# BRIEF
Reproduce verbatim the part of the material that opens with the line containing "How much distance is" and closes with the line containing "7250 centimetres", including both of those lines.

--------------------------------------------------

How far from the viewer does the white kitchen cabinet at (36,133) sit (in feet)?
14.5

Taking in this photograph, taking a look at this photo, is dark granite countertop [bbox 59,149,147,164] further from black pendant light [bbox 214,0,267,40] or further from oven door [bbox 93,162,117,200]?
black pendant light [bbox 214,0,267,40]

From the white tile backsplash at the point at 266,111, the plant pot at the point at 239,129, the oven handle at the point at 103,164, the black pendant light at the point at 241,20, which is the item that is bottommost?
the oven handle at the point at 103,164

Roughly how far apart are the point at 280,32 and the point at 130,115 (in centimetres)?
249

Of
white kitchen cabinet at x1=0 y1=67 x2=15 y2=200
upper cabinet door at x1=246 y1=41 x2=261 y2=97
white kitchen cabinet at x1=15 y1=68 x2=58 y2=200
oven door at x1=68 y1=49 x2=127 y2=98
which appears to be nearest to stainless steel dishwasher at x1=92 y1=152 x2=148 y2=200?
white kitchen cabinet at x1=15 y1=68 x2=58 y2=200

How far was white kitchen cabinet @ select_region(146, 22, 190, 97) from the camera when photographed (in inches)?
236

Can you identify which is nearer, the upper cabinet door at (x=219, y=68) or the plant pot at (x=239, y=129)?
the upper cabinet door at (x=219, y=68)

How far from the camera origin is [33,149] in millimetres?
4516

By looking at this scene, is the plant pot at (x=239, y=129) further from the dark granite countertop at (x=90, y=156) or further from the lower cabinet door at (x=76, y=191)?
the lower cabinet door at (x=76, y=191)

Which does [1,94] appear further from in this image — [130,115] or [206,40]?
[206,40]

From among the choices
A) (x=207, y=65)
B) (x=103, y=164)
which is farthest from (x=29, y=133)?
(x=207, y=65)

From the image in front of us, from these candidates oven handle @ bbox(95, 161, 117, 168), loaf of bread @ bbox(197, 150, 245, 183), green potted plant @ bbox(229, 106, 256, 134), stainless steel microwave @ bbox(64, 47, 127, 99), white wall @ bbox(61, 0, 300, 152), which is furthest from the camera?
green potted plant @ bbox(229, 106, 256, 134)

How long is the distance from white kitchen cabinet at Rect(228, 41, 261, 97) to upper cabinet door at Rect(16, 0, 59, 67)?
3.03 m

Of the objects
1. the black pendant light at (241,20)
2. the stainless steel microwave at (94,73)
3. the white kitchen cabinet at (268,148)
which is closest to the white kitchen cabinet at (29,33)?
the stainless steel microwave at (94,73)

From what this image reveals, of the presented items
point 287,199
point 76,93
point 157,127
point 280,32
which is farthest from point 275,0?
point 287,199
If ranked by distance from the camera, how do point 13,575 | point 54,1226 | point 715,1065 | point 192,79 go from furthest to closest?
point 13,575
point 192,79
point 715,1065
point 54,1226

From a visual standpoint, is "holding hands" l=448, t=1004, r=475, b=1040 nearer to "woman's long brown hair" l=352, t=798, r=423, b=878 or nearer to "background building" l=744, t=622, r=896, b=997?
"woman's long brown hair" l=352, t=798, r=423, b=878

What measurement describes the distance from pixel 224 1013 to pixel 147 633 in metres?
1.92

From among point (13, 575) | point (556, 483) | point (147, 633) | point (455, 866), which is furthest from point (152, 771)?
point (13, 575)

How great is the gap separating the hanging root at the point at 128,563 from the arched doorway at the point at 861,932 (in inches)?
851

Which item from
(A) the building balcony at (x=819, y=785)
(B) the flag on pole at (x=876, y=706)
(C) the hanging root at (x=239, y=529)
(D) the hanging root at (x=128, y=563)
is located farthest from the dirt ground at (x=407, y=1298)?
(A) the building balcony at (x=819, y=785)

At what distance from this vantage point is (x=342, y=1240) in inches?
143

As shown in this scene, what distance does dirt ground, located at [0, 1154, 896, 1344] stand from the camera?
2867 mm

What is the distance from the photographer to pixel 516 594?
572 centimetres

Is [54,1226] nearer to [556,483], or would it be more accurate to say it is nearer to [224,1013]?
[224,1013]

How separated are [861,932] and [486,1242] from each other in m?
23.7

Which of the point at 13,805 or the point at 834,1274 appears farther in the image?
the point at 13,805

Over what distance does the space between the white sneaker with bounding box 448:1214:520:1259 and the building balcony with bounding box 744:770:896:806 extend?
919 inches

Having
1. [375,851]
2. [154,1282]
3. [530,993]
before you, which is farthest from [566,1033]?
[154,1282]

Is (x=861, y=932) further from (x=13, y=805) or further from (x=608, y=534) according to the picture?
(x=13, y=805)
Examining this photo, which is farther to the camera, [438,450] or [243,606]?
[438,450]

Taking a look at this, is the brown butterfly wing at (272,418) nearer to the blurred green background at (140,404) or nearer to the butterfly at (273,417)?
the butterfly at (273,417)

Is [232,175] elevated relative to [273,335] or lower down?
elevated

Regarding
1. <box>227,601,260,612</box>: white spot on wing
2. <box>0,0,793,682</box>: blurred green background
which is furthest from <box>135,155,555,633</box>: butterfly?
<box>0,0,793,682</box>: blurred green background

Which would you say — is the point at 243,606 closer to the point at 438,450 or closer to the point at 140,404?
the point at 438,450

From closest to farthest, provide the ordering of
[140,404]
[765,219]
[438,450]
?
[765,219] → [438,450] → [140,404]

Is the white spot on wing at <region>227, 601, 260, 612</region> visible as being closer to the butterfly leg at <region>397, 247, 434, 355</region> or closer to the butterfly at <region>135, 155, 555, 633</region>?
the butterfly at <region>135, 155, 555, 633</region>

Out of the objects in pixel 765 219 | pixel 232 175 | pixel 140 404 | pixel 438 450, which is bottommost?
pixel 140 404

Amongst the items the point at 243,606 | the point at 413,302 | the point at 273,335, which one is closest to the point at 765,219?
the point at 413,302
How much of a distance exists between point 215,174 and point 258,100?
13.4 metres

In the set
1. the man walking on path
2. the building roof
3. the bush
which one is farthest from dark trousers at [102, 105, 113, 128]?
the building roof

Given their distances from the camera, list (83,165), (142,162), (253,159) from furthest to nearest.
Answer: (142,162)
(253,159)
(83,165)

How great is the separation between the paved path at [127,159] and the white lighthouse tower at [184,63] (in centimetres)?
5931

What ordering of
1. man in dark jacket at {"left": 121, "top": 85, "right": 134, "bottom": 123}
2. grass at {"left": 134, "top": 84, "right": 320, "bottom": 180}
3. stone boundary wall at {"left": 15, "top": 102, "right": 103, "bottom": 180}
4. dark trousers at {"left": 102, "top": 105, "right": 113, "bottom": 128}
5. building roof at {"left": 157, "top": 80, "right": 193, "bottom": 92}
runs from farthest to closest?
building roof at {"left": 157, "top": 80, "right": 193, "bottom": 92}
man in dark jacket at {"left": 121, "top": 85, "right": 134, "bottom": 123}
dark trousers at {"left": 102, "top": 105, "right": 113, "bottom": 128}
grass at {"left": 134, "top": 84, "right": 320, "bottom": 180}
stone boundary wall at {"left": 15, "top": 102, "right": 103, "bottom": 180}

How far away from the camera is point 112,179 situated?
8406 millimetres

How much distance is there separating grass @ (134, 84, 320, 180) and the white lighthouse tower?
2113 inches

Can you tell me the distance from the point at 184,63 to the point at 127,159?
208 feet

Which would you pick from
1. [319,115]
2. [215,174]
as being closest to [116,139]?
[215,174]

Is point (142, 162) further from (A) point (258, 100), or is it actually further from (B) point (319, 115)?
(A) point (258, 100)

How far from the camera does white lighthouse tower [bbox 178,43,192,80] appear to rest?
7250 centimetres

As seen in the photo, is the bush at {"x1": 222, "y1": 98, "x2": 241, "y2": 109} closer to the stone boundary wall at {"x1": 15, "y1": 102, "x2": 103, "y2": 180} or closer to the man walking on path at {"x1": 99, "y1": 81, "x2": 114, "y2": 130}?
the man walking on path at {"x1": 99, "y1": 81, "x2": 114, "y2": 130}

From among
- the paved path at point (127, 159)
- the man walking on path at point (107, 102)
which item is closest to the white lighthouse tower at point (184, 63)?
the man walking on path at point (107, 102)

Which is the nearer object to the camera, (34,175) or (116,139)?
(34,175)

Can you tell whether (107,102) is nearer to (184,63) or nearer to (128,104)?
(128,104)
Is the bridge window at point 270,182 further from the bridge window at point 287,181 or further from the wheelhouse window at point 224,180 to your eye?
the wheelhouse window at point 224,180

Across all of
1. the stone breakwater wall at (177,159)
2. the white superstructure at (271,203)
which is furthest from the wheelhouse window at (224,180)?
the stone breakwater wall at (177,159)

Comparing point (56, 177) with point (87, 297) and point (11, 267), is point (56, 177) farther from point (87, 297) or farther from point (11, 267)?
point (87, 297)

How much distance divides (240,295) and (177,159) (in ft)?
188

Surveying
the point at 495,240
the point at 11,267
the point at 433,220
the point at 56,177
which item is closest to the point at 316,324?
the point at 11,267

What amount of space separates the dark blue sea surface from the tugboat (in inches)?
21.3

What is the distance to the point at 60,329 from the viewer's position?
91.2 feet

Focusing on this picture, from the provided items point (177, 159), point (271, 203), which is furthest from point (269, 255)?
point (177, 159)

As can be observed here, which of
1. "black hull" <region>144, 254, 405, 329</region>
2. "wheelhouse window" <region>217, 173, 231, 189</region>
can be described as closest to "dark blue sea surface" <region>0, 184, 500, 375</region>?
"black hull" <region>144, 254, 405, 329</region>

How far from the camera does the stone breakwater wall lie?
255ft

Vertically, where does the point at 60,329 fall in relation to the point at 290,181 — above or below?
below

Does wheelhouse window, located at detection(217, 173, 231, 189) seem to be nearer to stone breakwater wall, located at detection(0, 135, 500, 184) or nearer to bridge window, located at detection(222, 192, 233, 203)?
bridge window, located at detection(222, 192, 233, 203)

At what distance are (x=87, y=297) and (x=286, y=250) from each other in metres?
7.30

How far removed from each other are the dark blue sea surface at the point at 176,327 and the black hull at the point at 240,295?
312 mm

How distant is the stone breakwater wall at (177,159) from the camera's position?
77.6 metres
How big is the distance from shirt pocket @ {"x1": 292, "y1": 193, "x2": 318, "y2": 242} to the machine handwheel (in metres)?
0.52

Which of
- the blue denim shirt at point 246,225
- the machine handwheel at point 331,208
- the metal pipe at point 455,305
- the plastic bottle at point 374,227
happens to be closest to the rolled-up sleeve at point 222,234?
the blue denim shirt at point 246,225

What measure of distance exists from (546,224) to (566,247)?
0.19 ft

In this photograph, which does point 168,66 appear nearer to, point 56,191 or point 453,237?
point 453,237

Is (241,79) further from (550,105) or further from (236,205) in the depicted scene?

--------------------------------------------------

# THE REPLY
How much distance is there separating grass @ (134, 84, 320, 180) and the white lighthouse tower?
2113 inches

Can you tell me the distance from the point at 184,63 to the point at 127,159?
208 feet

Which would you pick from
1. [319,115]
2. [215,174]
as being closest to [116,139]?
[215,174]

Is point (142, 162) further from (A) point (258, 100), or is it actually further from (B) point (319, 115)?
(A) point (258, 100)

How far from the camera does white lighthouse tower [bbox 178,43,192,80] appear to rest?
7250 centimetres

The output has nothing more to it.